THE GREAT battle over Alaska'a future has finally ended.The House of Representatives meekly accepted last Wednesday the bill the Senate passed last summer and sent it along to President Carter for his signature. The bill is a notable, perhaps stupendous, step forward in preserving a part of the original America for future generations to enjoy and use.But it is also a disappointment. It could have been -- should have been -- better.

The decision not to try to improve that Senate bill during this lame duck session, however, was inevitable once the election results were in. While the votes seemed to exist in both houses of Congress for a better bill, any effort to capitalize on them risked losing the whole project to a Senate filibuster. A failure to enact any legislation this year would have left the future of Alaska to those not all that sympathetic to preservation and conservation.

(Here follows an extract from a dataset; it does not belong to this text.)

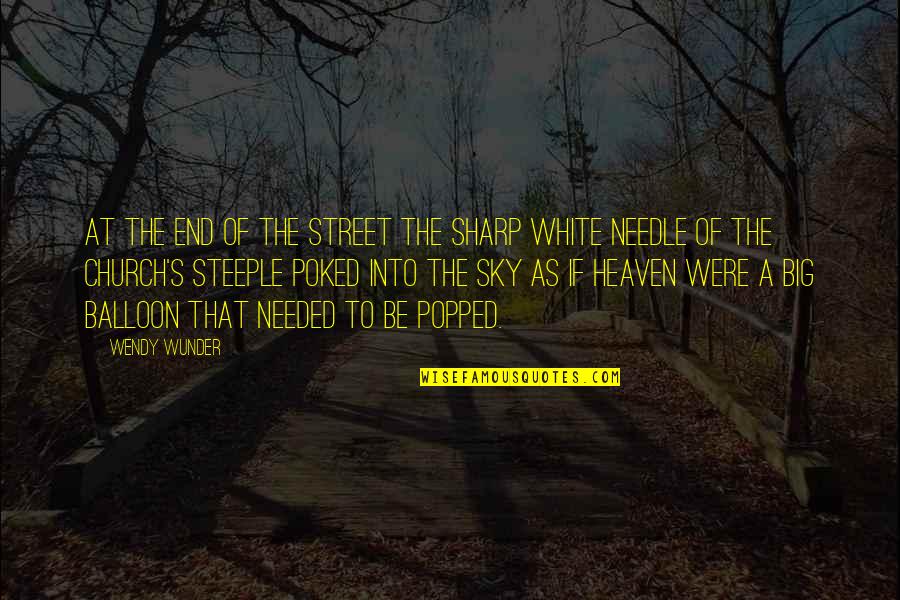 Esaltare Sinonimo Quotes By Wendy Wunder: At the end of the street the sharp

This probably rankles with the prople who fought so long to keep a larger part of the state free from mining, logging and development. But the bill now on the president's desk is still the most important piece of conservation legislation in decades. It sets aside in various categories of federally protected land an area larger in size than the state of California. It is a more sweeping bill than almost any conservationist expected to get when the Alaska issue finally gained congressional attention in the mid-1970s.

Next year the efforts will begin to change some of the bill's most controversial provisions. Alaska's representatives in Congress have already said they will attempt to "unlock" more of that state's mineral resources. The Alaska Coalition, an umbrella organization of conservation groups, has said it will be back with amendments to undo some of the more glaring errors in the Senate bill.

For the moment, however, there is enough in the bill the president will almost certainly sign to permit each side to cheer loudly. The Alaskan state government and its friends on Captiol Hill have won immediate access to much land for development. The conservationists have won the protection they sought for the heart of Alaska's natural beauty and have steered through Contress a bill that ranks in importance with the founding of the national park system a century ago.